HE IS A PET.


 羽田十九時半発の飛行機でブーンと飛んで、香川県の高松空港に降り立ったのが、二十時五十分。

 タクシーでブーンと走って、魔女に指定されたホテルへと向かう。

 山奥にある空港から離れるにつれて、少しずつ明るくなる夜景を車窓から眺め、ようやく疲労感を噛み締めた。


 あー、超疲れた。
 ここまで来るのに、楽勝どころか、泥試合だ。
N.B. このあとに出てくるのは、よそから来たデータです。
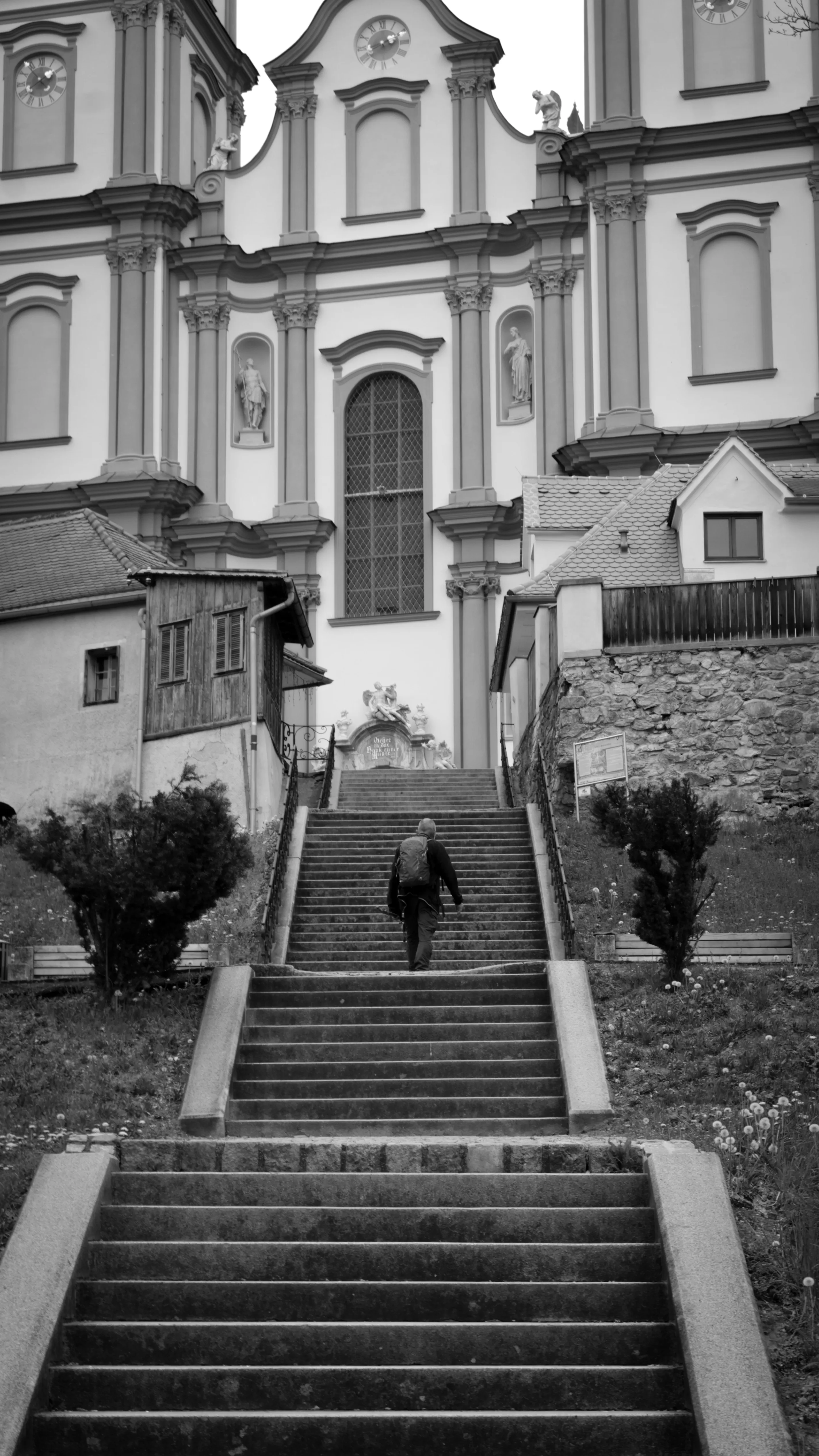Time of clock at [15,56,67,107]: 1:53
くたくたです。

「お仕事ですか?」

 タクシーの運転手のおじさんに、ふいに尋ねられる。

「え?」

「ご出張ですかぁ? お若いのに、大変ですねえ」

 同情されるほど、私がくたびれている上に、きちりとしたビジネススーツを着ているからだろう。
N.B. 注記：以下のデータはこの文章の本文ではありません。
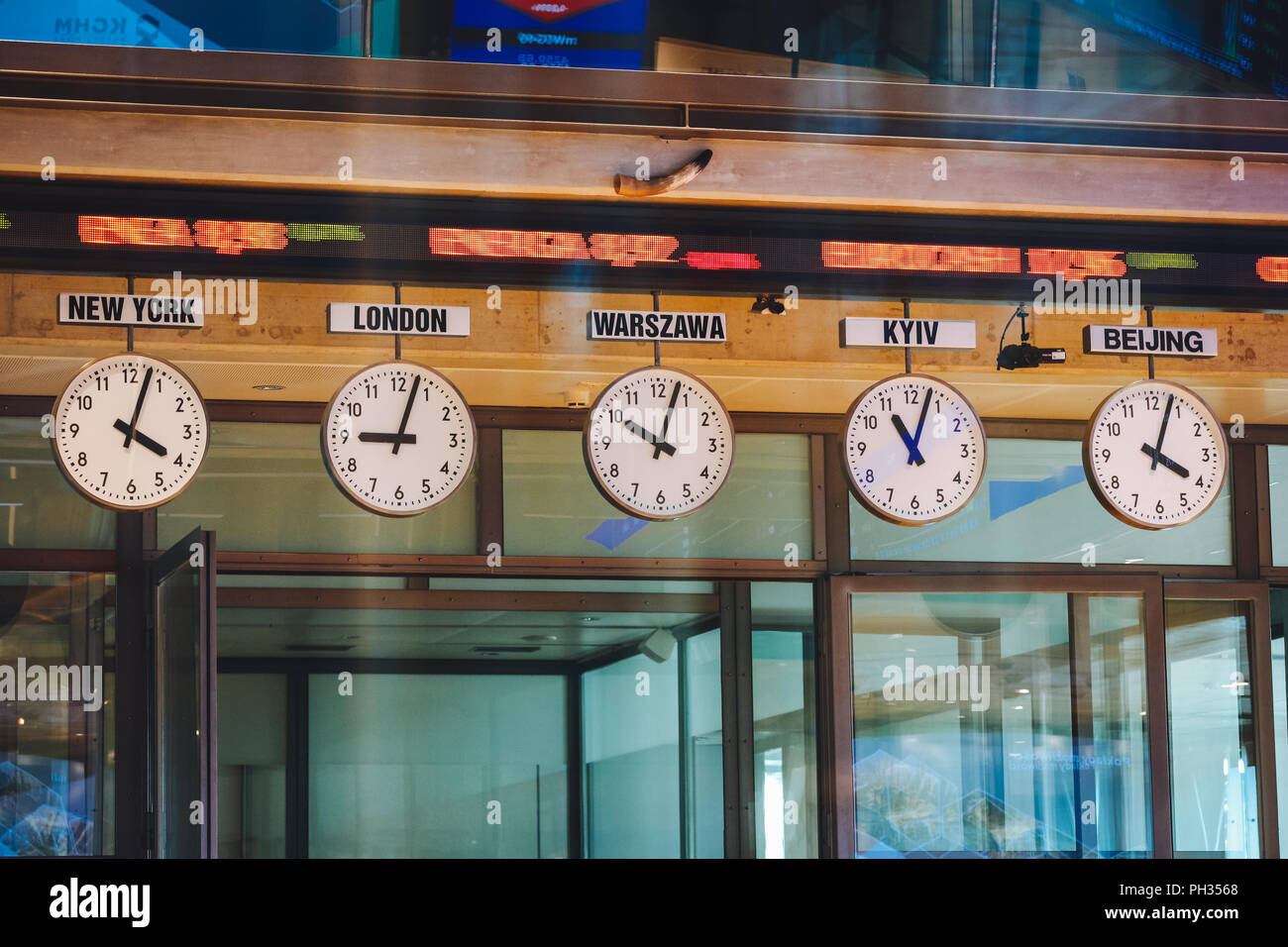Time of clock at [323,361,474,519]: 9:02
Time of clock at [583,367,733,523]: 10:02
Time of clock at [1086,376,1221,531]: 4:03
 仕事をズル休みして、家出ペットを迎えに来たとは言えず、曖昧に苦笑した。


「じゃあ、ぜひ本場の讃岐うどん食べて帰って下さいね」

 おじさんの郷土自慢を聞きながら、タクシーで移動すること約三十分。

 香川県といえば讃岐うどん、というイメージしかなかったけれど、風景が綺麗で、映画のロケ地としても有名だと教えてくれた。
 タクシーで市街を流して見る感じでは、まあよくある地方都市という感じだ。


 魔女と怜が泊まっているホテルは、分かりやすく一等地に建っている、他より高い建物だった。